For reflexive, I added $y=x$ with given condition so now the relation becomes
$R = \{(x, y)~| ~y=x+1 , \text{ or}\; y=x\}$
To make it symmetric, I added $y=x-1$ as one more condition but I am confused about transitive closure, what will be that?
Will the final result be a reflexive relation ?
Best Answer
So far, it seems you have $R=\{(x, y)\mid y=x+1, \text{ or}\; y=x \text{ or}\; y = x-1\}$.
For transitive closure, you need to have the relation satisfy, for all $x, y, z$, if $(x, y) \in R$ and $(y, z) \in R$, then your need to ensure $(x, z) \in R$.
Test your current conditions for the relation and check for transitivity.
For example, if $y = x + 1$ and $z = y + 1$, then $z = (x + 1) + 1 \implies z = x+2$. So currently, you don't have transitive closure. Both $(x, y), (y, z)\in R$, but $(x,z) \notin R$.
Note that $R = \{(x, y) \mid y = x\}$, by itself, is an equivalence relation (hence reflexive, symmetric, and transitive for all elements on which it is defined), as equality is perhaps the most fundamental of all equivalence relations.

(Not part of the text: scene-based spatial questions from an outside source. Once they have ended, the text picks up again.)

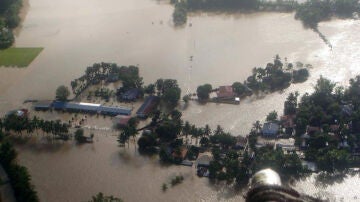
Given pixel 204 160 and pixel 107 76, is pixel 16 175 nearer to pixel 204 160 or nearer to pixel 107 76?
pixel 204 160

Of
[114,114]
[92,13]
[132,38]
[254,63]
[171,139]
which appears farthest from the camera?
[92,13]

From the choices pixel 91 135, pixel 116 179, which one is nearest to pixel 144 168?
pixel 116 179

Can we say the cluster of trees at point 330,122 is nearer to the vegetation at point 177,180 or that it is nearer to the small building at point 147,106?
the vegetation at point 177,180

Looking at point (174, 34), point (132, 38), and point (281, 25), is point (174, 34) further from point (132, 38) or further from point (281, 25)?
point (281, 25)

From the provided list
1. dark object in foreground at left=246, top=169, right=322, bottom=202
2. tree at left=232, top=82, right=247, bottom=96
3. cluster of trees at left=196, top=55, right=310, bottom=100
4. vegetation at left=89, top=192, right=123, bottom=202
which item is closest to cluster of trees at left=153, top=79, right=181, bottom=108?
cluster of trees at left=196, top=55, right=310, bottom=100

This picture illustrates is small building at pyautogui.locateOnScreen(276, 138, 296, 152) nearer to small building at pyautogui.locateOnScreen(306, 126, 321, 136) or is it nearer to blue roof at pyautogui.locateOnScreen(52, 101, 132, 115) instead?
small building at pyautogui.locateOnScreen(306, 126, 321, 136)

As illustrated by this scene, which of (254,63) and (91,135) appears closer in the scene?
(91,135)

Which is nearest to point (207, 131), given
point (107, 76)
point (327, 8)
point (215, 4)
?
point (107, 76)
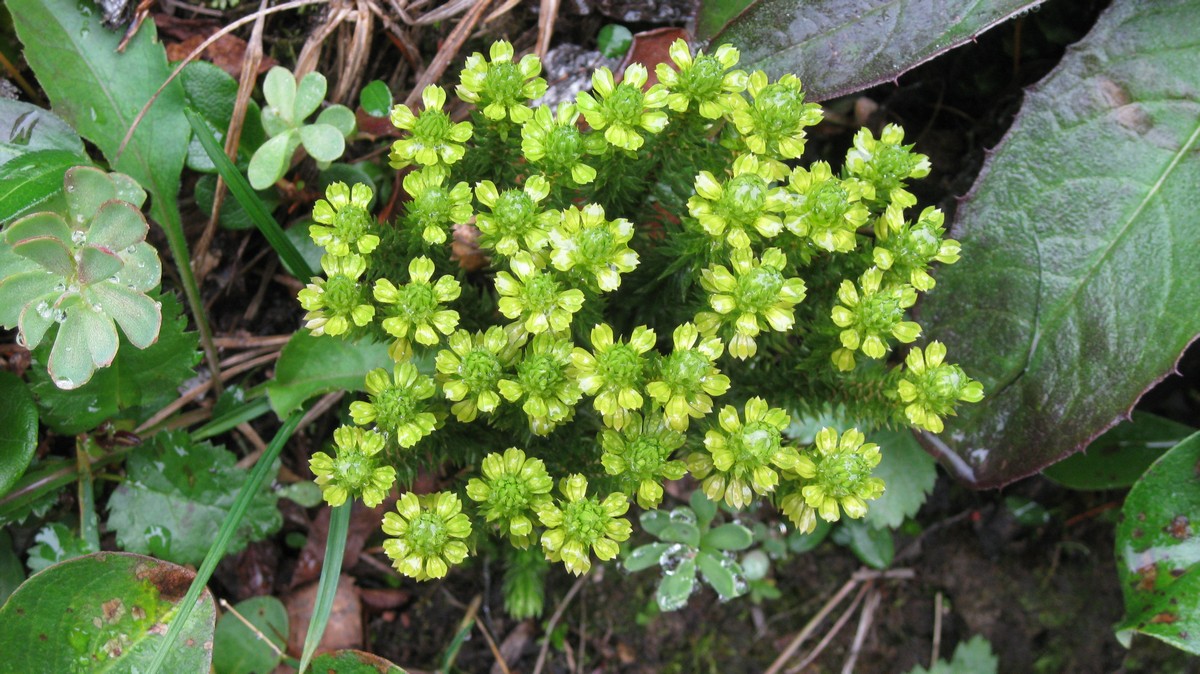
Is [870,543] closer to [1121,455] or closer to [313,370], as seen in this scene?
[1121,455]

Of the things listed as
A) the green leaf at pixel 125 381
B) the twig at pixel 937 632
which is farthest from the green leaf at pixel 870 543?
the green leaf at pixel 125 381

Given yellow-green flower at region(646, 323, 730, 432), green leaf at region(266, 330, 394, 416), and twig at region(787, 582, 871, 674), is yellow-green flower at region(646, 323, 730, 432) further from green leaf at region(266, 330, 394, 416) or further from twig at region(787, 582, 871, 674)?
twig at region(787, 582, 871, 674)

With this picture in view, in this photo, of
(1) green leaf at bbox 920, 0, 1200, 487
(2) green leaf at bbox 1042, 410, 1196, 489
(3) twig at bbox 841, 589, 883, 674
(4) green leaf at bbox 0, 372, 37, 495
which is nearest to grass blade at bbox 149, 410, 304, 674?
(4) green leaf at bbox 0, 372, 37, 495

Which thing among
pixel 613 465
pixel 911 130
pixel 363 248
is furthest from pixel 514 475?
pixel 911 130

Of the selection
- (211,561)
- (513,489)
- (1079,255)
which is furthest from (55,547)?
(1079,255)

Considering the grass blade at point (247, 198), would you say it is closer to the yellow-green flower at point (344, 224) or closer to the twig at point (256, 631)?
the yellow-green flower at point (344, 224)

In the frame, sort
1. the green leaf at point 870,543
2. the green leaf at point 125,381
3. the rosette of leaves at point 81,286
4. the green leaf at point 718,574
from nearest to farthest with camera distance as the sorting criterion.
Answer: the rosette of leaves at point 81,286 → the green leaf at point 125,381 → the green leaf at point 718,574 → the green leaf at point 870,543

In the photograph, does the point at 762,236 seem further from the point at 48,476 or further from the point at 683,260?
the point at 48,476
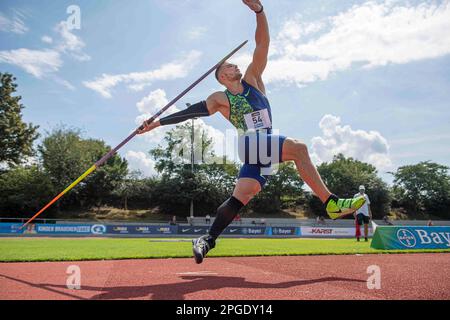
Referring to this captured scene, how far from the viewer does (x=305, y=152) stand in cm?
486

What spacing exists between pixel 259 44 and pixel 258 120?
117 centimetres

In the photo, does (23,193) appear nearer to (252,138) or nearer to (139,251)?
(139,251)

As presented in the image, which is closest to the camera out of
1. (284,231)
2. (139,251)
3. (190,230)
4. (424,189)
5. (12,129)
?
(139,251)

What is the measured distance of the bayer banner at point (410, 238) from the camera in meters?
11.7

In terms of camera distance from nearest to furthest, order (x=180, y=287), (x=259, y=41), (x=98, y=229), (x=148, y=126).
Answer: (x=180, y=287), (x=259, y=41), (x=148, y=126), (x=98, y=229)

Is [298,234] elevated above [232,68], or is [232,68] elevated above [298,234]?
[232,68]

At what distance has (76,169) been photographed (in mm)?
51312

Assuming we are talking about real numbers, we can get transitive closure (with reflexive closure), on the reals using the relation $R = \{(x, y)\mid y\leq x\}$. But this relation fails to by symmetric. "$\leq$" is a paradigmatic partial order relation on the set of reals: reflexive, antisymmetric, and, and transitive. Can you see why it is transitive, reflexive, but not symmetric?